The optimal Kozak sequence is GCCGCC(A or G)CCAUGG. The RNA sequence in question does not need to match the Kozak sequence exactly, but higher similarity correlates to greater translation success. The sequence leading up to the 5’ “AUG” of SARS-CoV-2 is CUCGGCUGCAUGC. Although this sequence does not perfectly match the Kozak sequence, it should suffice to allow some level of translation of the SARS-CoV-2 uOrf peptide.
These sequences are relevant only if they are translated into functional polypeptides. Hung-Yi et al investigated this issue with the mouse coronavirus. They observed that the small polypeptide in MHV was synthesized. They also investigated whether the 5’ uOrf was functional. They found that mutations that prevented the synthesis of uOrf but maintained the secondary structure, appeared to be fully viable in cell culture. However, serial passage of these mutant variants resulted in a reversion to the wild type, indicating that the “AUG” does confer a selective advantage in replication in cell culture.
Hung Yi et al suggest that a functional uOrf peptide sequence 5’ to the initiation codon for Orf1a has the potential to decrease ribosomal translation efficiency. The attenuation of Orf1a and Orf1ab synthesis is required for the balanced stoichiometry of virus particle formation. That is the ratio of the 5’ replicative proteins necessary to create the replication complex to 3’ structural and regulatory proteins.
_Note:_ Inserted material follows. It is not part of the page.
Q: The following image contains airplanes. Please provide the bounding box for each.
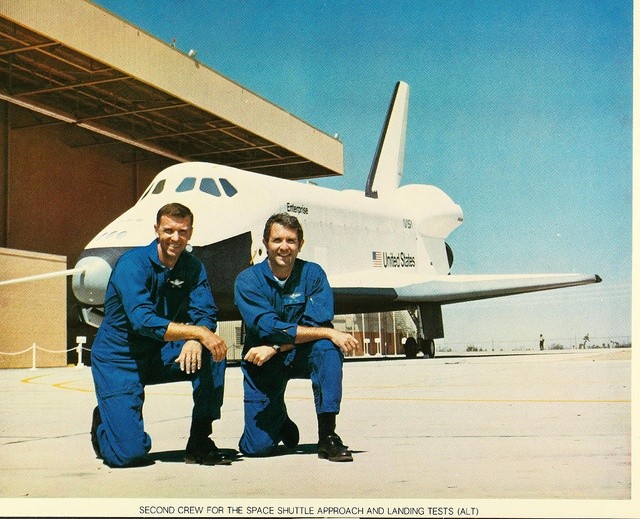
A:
[71,79,603,358]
While a full functional analysis of the 5’ uOrf in different coronaviruses remains to be completed, there are some indications that they play some role in replication. A study by Raman et al notes that the stem-loop structure which contains the 5’ uOrf amino acids for BCoV, when deleted, decreases the replication competence of defective interfering particles. This is indirect evidence to suggest that at a minimum, the stem-loop containing the uOrf is positively correlated with viral replication competency.
Missing from the collection of studies on the 5’ uOrf is its role in replication and pathogenesis in animal disease models. This lacuna in our knowledge should be promptly addressed experimentally with MHV, MERS-CoV, SARS-CoV-1, and SARS-CoV-2.